Delírios de um amor sangrado

Texto do Amigo E. B. Rodríguez


Ela cuspia sangue, mas ele não se importava. Estava mais preocupado com sua própria dor, se ela morresse, bom a culpa seria dela por não ter se cuidado o suficiente. Ele a amava mas era um escritor, e todo escritor é narcisista. Amava a personagem dela que ele havia concebido, e no fundo não era sempre isso. Projeção. Se ela morresse ele sofreria, mas provavelmente lhe geraria bons poemas a dor da partida. Grande perda, grandíssimos ganhos, ganhos eternos, lembrou de Quintana e de um amigo poeta do poeta, poema para que se morresse.
Pensou em escrever algo enquanto ela agonizava uma dor quase eterna. Não tinha papel ou pena, apenas o lençol branco que ela já rabiscara com sangue, usou do sangue dela para as primeiras linhas que eludiam a um amor tão maior que não poderia ser deles dois, quando o sangue dela estancou resolveu cortar-se dando socos na própria boca. Usou do sangue que lhe fugiu dos lábios para terminar o primeiro estrofe, faltavam pelo menos duas.
Ela olhava-o quase com pena. Talvez com pena dela mesma, afinal, não tinha muito tempo. Talvez o olhasse com a esperança de um ultimo poema a ela dedicado, talvez nem o olhasse, talvez olhasse e não visse nada, apenas um quarto vazio, esperando a morte aparecer. Branco cor de fim e nada mais, e tudo mais.

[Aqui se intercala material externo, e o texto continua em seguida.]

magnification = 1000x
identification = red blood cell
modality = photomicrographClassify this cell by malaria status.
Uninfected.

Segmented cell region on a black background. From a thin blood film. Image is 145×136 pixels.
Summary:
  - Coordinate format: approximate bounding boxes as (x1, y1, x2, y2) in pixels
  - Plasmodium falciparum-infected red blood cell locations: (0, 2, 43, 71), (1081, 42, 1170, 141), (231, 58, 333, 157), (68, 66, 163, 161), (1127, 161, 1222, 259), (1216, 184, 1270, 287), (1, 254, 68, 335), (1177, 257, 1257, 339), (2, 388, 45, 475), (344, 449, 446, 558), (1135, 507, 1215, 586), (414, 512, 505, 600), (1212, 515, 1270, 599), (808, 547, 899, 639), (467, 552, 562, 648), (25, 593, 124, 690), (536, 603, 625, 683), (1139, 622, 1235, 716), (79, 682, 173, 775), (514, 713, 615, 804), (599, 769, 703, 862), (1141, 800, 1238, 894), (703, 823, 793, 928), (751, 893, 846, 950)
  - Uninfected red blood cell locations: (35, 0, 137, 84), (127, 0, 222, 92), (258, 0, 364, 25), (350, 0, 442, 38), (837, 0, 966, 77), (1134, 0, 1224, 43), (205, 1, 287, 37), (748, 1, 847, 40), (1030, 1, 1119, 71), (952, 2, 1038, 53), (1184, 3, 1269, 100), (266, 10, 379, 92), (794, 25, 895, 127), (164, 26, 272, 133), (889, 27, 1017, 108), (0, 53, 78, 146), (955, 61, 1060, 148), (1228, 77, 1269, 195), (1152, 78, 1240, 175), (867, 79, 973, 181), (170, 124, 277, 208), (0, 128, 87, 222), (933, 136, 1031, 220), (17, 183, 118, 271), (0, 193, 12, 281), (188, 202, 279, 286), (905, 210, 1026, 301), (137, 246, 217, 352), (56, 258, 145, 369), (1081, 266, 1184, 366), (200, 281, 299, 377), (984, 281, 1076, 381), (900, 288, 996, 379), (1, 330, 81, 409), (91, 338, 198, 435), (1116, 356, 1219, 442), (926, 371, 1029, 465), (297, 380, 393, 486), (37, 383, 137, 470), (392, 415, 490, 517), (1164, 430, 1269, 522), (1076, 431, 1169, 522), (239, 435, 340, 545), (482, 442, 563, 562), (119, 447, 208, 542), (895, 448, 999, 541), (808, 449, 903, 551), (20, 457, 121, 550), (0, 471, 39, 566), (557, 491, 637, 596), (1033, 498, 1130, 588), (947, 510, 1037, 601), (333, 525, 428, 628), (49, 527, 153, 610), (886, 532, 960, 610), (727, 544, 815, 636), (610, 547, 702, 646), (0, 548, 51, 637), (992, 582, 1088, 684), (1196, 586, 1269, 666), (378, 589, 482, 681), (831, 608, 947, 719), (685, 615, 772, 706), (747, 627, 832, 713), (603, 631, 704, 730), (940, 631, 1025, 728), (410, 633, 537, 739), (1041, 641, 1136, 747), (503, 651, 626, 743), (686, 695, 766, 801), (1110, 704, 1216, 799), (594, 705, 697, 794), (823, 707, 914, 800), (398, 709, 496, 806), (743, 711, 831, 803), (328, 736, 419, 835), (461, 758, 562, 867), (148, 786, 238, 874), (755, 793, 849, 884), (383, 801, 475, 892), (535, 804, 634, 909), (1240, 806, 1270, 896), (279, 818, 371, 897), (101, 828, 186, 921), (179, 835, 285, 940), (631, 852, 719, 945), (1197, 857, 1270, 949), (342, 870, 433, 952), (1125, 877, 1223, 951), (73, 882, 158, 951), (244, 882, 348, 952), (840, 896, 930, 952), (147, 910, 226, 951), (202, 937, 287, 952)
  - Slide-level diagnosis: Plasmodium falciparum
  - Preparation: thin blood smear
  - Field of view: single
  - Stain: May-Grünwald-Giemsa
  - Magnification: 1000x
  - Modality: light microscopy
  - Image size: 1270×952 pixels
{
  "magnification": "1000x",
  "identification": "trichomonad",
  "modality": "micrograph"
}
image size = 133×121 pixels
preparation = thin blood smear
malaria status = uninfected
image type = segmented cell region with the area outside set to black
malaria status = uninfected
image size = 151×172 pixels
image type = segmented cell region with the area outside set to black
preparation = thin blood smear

Ele cortou a perna dela, na zona do joelho, ela não esboçou reação. O sangue impresso em seu dedo serviu para o segundo estrofe, um estrofe inspiradíssimo por sinal, seus olhos brilhavam enquanto os dela escureciam, ela foi se apagando mas seus olhos quase mortos, ainda esperavam o final da peça, a resolução da cena que inevitavelmente seria a ultima que ela seria capaz de enxergar.
O terceiro estrofe foi o mais sentido, ele cortou o seio esquerdo dela e colocou sua mão quase inteira dentro do peito dela, as linhas foram sendo espalhadas pelo papel, mas ele parecia um artesão mesmo com tanto sangue nas mãos não borrou nada. E o ultimo paragrafo correu perfeito pelos corredores do poema. Ele retirou o lençol e o estendeu, ela tentou entender o que dizia ali, mas não soube definir. Os olhos da moça foram se fechando, ele se enrolou no lençol e saiu do quarto, enquanto ela morria atrás dele, sem uma despedida, sem um poema.
Ele foi até o lixo mais próximo, depositou o lençol que trazia enrolado, andou pelo corredor e entrou em outro quarto branco, como o da ultima mulher que ele amara. Estava ali linda, imóvel, quase morta, outra mulher para amar. Ela estava sofrendo, sangue lhe fugia das orelhas, mas ele não se importava, pensou em escrever-lhe um poema, mas não tinha pena ou papel, sorriu e pensou:
- Para o primeiro paragrafo, o sangue das orelhas deve bastar, meu amor.